▶ _EXCERPT_:

PhRMA Approves $10 Million To Fund Three Proposed Ballot Measures, Including One on Prescription Drugs
The Pharmaceutical Research and Manufacturers of America last week committed to spend $10 million to put three initiatives, including a prescription drug measure, on the next statewide ballot, the Sacramento Bee reports.
PhRMA's expenditure would fund an initiative similar to Gov. Arnold Schwarzenegger's California Rx plan, a measure that would prevent public employee unions from using member fees for political purposes and an initiative that would reduce trial lawyers' contingency fees. All three measures have been filed with the attorney general's office by Bell, McAndrews & Hiltachk, a Sacramento law firm representing PhRMA.
The Bee reports that it "remains to be seen" whether the funding is "a big-time bluff or the first major money move" in a possible special election this fall, which Gov. Arnold Schwarzenegger (R) is expected to announce in early March.

▶ _WHAT THE EXERCISE ASKS_:
According to the article on PhRMA's ballot funding, which law firm filed the three measures with the attorney general's office? The lines that come next have no connection to the article on PhRMA's ballot funding.

▶ _INFORMATION SHOWN_:
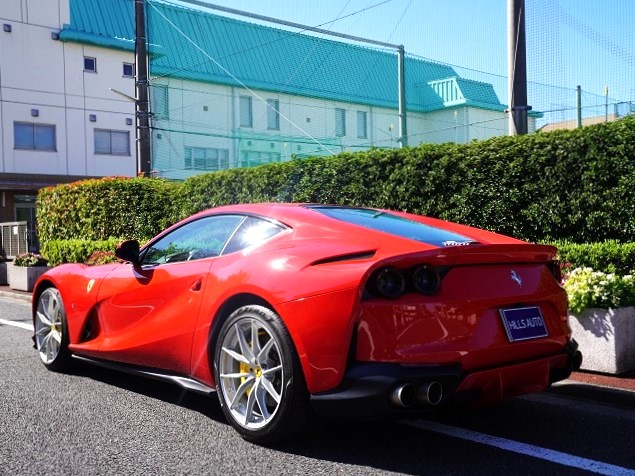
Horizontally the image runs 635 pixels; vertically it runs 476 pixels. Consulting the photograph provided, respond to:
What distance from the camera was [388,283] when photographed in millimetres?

▶ _SOLUTION_:
Bell, McAndrews & Hiltachk, a Sacramento law firm representing PhRMA.